From Data to Insights: LLMs for Financial Narration

Date:

Date/Time: Wednesday, 19 November 2025, 5:00-6:00pm

Venue: Seminar Room 21 (COM3-02-60), National University of Singapore

Abstract

How can we bridge the gap between raw data and actionable insights using language models? This talk examines data narration in financial domains, where converting market data into analytical narratives remains a significant challenge. Yajing will first present DATATALES [1], a financial benchmark revealing that current LLMs fall short in performing the complex analysis required for professional financial reporting. She then introduces KAHAN [2], a novel framework that treats LLMs as financial domain experts, employing knowledge-augmented hierarchical reasoning to generate comprehensive market narratives. Attendees will learn about the unique challenges in financial NLP and discover how systematic knowledge integration and multi-level analysis can unlock LLMs’ potential for specialized analytical tasks.

References

[1] DATATALES: A Benchmark for Real-World Intelligent Data Narration.
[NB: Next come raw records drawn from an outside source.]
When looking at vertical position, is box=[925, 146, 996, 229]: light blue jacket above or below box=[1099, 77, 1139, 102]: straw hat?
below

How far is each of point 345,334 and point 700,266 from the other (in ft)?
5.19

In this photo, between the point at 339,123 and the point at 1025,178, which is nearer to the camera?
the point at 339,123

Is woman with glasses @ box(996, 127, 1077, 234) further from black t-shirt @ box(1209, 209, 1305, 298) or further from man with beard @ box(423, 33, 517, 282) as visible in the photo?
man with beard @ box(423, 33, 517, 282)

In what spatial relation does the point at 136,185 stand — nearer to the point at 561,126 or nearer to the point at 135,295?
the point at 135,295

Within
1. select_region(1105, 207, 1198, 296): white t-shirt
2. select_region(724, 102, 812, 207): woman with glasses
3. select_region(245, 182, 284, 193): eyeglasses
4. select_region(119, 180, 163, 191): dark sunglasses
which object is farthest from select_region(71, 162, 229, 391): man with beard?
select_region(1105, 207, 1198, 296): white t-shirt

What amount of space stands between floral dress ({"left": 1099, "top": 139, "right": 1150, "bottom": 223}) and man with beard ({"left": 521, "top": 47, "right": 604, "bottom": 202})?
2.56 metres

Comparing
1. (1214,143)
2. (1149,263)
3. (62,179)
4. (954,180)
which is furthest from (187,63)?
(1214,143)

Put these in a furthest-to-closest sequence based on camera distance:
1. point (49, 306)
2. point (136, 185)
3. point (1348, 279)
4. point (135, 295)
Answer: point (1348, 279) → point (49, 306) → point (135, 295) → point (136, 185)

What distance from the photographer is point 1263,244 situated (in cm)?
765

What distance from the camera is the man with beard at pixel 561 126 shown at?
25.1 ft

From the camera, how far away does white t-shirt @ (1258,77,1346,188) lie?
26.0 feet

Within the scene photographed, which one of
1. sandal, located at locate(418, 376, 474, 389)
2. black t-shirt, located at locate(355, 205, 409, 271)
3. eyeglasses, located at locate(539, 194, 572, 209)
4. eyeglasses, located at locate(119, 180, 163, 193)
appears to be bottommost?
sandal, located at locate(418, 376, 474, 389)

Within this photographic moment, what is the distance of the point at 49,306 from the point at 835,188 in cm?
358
Yajing Yang, Qian Liu, Min-Yen Kan. EMNLP 2024. https://aclanthology.org/2024.emnlp-main.601/

[2] KAHAN: Knowledge-Augmented Hierarchical Analysis and Narration for Financial Data Narration. Yajing Yang, Tony Deng, Min-Yen Kan. EMNLP Findings 2025. https://aclanthology.org/2025.findings-emnlp.1405/

Bio

Yajing Yang is a PhD candidate under the supervision of Prof. Min-Yen Kan at the School of Computing, National University of Singapore, while working as a senior data scientist at Rio Tinto. Her research centers on data-to-text generation with a particular emphasis on financial NLP applications. She investigates how large language models can be enhanced to perform sophisticated analytical reasoning over structured financial data, incorporating domain expertise and hierarchical thinking to produce narratives that support investment decision-making. Her work addresses both theoretical challenges in financial text generation and practical deployment considerations for industry applications.